Read more: Benjamin Netanyahu, statehood, Palestinian state, settlements, right wing, peace process, negotiations

JERUSALEM, April 24 (Jeffrey Heller/Reuters) - Israeli Prime Minister Benjamin Netanyahu voiced support on Tuesday for the first time for Palestinians to establish a contiguous state, saying their future country should not look like Swiss cheese.

But only hours earlier, a ministerial committee in his right-wing government granted Israeli legal status to three previously unauthorized Jewish settlement outposts in the occupied West Bank, drawing Palestinian and international criticism.

Palestinians fear such outposts and the 130 formal settlements Israel has built in the territory it captured in a 1967 war will deny them a viable state.

Asked on CNN's Erin Burnett Outfront programme whether he would accept the Palestinians' belief they should have a country that is contiguous, Netanyahu replied: Yes.

Not as a Swiss cheese? No, Netanyahu added, addressing a key Palestinian concern, that the state they seek would be comprised of pockets of villages and towns surrounded by Israeli settlements.

Netanyahu previously has said Israel would be generous about the size of a future Palestinian state, but he has not echoed U.S. President Barack Obama's call for a contiguous country to emerge from Middle East peace talks - frozen since 2010 over the settlement issue

His change of tone on the nature of a Palestinian state came a week after he received a letter from Palestinian President Mahmoud Abbas that repeated a call for an end to all settlement activity and put the onus on Israel to take action to get peace talks moving again.

Palestinians are awaiting a formal response to the letter.

In a statement before the CNN interview, Netanyahu's office said the ministerial panel decided to formalise the status of the three communities ... which were established in the 1990s following the decisions of past governments.

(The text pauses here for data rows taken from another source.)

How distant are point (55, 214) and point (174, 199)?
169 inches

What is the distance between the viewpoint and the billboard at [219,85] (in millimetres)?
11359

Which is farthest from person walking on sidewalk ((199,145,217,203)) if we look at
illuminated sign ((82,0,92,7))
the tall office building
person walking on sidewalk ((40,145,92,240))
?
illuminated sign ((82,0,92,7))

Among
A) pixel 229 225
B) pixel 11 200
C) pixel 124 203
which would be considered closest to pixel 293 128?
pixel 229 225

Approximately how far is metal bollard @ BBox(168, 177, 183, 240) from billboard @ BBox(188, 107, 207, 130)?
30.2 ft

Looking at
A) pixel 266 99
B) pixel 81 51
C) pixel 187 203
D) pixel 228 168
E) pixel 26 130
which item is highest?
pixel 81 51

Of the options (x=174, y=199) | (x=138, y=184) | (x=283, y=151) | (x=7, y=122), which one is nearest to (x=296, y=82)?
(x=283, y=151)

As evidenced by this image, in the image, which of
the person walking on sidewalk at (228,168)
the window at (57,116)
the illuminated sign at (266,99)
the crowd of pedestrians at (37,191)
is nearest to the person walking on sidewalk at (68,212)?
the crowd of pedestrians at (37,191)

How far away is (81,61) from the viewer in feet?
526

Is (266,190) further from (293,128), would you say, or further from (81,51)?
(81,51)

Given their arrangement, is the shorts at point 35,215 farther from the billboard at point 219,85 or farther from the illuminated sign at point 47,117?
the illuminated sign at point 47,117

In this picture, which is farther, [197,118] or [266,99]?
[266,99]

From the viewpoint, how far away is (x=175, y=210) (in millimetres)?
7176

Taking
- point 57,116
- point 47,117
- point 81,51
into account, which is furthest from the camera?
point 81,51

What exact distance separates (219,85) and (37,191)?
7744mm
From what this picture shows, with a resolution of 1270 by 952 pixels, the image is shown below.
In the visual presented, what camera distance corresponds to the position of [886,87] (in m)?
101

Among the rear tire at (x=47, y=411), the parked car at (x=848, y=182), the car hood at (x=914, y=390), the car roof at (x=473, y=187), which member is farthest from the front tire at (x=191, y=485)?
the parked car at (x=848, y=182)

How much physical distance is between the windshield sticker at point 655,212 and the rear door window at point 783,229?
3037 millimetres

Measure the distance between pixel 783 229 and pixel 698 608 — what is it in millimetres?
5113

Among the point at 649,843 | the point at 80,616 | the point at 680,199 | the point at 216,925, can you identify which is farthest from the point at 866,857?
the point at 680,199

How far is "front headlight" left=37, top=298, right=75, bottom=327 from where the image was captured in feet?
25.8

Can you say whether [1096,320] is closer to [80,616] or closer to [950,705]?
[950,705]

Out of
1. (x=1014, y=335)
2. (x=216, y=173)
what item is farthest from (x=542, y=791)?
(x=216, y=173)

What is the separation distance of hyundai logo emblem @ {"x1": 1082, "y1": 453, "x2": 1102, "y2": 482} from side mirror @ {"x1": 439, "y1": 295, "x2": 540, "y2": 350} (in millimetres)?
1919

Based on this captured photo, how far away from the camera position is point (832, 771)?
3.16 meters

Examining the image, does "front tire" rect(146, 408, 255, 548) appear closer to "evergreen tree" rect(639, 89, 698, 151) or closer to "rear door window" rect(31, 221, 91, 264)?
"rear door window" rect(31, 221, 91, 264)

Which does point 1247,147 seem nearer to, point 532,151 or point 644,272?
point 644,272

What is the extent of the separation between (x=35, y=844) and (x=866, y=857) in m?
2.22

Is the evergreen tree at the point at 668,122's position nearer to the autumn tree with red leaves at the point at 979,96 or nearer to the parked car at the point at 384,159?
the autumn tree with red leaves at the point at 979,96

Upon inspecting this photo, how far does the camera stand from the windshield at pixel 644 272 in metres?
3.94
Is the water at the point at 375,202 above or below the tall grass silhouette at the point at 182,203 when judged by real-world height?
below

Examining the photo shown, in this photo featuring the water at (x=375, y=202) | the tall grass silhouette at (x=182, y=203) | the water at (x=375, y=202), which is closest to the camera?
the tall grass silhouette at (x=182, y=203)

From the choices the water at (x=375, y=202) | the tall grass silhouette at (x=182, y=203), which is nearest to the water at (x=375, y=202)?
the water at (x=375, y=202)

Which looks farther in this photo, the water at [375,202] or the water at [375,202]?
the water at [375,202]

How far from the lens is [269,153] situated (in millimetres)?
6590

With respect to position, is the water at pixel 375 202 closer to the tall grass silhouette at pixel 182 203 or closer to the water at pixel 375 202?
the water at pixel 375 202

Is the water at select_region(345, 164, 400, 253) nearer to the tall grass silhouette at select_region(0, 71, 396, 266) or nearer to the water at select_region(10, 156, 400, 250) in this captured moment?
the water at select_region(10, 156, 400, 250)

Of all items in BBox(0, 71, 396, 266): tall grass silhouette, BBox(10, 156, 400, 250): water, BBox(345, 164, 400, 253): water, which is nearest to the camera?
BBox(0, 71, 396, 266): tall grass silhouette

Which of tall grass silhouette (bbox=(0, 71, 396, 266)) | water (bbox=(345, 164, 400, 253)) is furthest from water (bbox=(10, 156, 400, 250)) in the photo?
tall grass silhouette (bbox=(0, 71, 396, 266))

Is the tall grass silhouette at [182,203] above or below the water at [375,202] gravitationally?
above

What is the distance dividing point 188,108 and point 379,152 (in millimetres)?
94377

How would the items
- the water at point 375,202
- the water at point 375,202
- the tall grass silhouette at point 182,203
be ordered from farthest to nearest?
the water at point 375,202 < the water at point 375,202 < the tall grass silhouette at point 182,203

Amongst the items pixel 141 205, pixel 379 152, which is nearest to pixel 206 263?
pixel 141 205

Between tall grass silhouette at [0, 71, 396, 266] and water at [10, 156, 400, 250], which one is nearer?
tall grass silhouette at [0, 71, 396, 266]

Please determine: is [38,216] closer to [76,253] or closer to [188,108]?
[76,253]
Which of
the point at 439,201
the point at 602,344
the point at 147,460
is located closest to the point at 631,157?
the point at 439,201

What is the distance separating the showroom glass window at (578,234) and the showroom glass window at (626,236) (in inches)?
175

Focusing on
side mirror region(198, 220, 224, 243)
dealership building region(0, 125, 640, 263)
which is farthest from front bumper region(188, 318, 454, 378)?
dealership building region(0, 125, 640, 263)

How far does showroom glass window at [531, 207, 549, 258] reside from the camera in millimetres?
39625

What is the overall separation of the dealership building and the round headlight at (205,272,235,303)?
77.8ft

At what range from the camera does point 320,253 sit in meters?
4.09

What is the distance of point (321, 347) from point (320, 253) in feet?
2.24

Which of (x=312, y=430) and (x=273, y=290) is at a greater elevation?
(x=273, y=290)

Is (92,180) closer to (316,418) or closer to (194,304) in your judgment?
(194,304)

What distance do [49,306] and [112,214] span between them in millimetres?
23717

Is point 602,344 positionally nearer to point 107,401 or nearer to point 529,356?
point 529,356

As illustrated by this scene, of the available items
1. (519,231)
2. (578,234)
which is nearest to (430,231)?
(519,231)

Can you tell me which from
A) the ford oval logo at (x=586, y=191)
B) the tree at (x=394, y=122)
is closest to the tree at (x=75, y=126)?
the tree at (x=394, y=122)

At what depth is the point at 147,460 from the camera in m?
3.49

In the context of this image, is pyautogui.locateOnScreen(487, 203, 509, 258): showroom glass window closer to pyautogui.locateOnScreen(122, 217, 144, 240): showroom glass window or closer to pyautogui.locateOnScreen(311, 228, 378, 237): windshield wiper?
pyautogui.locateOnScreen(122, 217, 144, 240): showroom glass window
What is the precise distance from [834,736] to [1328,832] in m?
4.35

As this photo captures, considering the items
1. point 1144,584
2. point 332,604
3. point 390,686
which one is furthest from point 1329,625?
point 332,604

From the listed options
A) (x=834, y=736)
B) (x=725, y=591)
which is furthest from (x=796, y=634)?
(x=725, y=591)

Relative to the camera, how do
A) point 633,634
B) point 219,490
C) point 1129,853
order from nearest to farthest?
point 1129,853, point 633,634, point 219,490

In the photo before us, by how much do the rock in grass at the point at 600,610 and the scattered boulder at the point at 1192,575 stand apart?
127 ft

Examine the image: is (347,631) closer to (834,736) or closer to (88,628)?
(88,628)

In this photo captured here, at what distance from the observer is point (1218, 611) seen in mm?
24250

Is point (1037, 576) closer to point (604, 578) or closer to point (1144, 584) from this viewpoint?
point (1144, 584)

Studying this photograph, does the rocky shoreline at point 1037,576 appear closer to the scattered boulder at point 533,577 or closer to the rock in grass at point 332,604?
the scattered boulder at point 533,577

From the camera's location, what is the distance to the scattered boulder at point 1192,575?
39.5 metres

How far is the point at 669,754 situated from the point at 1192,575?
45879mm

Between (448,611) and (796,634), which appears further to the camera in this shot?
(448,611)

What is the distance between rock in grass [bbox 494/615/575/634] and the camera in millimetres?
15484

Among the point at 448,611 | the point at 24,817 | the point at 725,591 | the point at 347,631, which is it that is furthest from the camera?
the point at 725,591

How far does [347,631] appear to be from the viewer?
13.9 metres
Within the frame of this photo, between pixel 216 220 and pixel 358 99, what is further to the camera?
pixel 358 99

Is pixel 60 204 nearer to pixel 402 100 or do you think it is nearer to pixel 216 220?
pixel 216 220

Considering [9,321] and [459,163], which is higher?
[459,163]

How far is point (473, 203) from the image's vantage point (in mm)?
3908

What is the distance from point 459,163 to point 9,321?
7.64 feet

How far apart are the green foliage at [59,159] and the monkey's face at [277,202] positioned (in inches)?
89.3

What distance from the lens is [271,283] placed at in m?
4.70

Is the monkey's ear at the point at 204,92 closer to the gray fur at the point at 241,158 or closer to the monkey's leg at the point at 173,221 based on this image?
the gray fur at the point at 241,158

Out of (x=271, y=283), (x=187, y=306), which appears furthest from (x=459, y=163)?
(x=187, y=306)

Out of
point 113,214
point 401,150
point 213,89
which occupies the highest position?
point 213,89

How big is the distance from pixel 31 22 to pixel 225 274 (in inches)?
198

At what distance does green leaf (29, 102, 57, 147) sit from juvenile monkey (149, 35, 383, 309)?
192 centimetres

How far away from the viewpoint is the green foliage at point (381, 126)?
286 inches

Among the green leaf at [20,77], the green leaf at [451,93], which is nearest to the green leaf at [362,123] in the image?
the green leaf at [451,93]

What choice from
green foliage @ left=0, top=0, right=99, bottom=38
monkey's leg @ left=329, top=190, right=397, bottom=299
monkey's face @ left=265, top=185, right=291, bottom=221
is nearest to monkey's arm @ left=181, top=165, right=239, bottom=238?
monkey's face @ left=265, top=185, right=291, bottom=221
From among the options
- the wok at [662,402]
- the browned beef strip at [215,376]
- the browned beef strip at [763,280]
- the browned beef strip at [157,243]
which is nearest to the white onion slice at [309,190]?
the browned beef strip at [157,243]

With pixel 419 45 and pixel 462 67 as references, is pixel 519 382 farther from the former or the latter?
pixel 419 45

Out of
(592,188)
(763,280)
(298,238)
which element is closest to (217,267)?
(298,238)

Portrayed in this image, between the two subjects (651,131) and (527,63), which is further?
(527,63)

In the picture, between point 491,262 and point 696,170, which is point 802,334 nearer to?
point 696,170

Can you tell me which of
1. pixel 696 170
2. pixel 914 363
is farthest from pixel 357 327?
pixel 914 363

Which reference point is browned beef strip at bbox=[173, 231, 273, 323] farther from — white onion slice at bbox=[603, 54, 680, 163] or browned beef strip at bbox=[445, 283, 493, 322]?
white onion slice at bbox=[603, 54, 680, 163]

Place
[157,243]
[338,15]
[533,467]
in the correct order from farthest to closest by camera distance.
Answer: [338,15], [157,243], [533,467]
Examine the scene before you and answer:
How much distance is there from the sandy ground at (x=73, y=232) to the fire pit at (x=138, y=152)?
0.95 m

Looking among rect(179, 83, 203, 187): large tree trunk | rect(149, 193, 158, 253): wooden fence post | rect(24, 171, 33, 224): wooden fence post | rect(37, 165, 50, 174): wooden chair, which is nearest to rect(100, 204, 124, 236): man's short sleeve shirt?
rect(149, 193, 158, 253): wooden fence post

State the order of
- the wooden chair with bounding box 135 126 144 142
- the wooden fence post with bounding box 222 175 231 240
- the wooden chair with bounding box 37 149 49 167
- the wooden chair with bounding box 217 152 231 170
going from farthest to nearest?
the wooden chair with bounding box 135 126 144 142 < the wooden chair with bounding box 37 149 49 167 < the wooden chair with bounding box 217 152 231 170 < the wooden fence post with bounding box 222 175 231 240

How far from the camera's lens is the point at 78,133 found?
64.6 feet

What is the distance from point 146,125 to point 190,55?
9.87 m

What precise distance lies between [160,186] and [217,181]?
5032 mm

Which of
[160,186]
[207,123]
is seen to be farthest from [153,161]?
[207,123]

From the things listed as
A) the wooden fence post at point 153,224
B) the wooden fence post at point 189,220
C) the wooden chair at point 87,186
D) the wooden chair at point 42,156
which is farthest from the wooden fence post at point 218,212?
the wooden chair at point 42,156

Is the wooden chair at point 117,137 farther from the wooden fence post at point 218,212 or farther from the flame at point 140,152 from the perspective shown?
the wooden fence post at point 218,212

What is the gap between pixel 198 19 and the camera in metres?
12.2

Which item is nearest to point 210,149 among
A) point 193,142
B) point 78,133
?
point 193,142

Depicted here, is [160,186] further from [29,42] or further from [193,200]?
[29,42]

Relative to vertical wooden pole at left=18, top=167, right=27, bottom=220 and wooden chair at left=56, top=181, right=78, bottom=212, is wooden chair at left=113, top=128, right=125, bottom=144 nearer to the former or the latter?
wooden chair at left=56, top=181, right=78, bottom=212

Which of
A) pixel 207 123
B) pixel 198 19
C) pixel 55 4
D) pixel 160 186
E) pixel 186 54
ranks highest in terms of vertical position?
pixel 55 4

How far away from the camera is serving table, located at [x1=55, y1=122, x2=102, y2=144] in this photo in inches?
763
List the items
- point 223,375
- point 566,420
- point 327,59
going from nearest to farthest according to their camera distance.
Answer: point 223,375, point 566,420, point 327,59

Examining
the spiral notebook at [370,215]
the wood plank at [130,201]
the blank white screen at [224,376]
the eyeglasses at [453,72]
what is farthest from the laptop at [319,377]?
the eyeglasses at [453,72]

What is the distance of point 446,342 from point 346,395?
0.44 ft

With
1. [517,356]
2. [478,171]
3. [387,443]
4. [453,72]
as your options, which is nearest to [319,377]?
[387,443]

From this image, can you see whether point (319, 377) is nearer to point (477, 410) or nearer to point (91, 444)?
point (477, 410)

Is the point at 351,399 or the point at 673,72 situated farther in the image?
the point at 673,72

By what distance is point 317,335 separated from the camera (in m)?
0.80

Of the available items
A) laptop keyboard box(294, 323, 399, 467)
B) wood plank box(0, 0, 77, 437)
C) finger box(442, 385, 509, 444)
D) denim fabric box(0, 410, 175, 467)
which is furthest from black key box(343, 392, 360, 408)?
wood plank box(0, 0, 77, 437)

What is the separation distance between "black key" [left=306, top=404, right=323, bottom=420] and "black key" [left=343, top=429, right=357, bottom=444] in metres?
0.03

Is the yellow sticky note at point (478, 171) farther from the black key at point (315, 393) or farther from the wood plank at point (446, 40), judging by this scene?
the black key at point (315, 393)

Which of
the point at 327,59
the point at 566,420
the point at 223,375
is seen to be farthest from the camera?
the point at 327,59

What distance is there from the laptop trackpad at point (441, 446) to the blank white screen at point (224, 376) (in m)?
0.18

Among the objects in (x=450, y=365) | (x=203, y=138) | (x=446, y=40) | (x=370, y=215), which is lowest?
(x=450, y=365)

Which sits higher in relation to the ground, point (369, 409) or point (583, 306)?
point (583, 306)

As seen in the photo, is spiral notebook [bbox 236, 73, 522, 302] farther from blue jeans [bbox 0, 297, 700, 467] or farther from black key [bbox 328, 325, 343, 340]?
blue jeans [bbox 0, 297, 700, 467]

Most of the international community views all Jewish settlements in the West Bank as illegal. Israel distinguishes between settlements it has approved and outposts which were never granted official authorization.

Some 350 settlers live in the outposts whose status was changed -- Bruchin and Rechelim, both in the northern part of the West Bank and Sansana to the south.

Netanyahu, though politically strong, has faced questions within his own Likud party and other right-wing coalition partners about his commitment to settlements, especially after police three weeks ago evicted settlers from a building they said they had bought from a Palestinian in the city of Hebron.

U.S. CONCERN

Israel's main ally, the United States, voiced concern over the decision on the outposts.

We don't think this is helpful to the process. We don't accept the legitimacy of continued settlement activity, State Department spokeswoman Victoria Nuland said.

Nabil Abu Rdainah, a spokesman for Abbas, charged that Netanyahu has pushed things to a dead end yet again and dismissed his nod for a contiguous state that would mean removing some settlements as not enough.

We're ready to return to peace talks immediately if Netanyahu commits to stopping settlement construction and recognizes the 1967 borders, Abu Rdainah said.

Netanyahu, who partially froze building in Jewish settlements for 10 months two years ago to coax Palestinians back into negotiations, has said the issue should be resolved in face-to-face talks.

For years, Israel has promised Washington it would remove dozens of outposts but has done little to fulfil the pledge in the face of domestic political pressure.

Peace Now, an Israeli anti-settlement group, said the change of the three outposts' status marked the first time since 1990 that the Israeli government had established a new settlement, adding that the four-man committee did not have the authority to approve the change.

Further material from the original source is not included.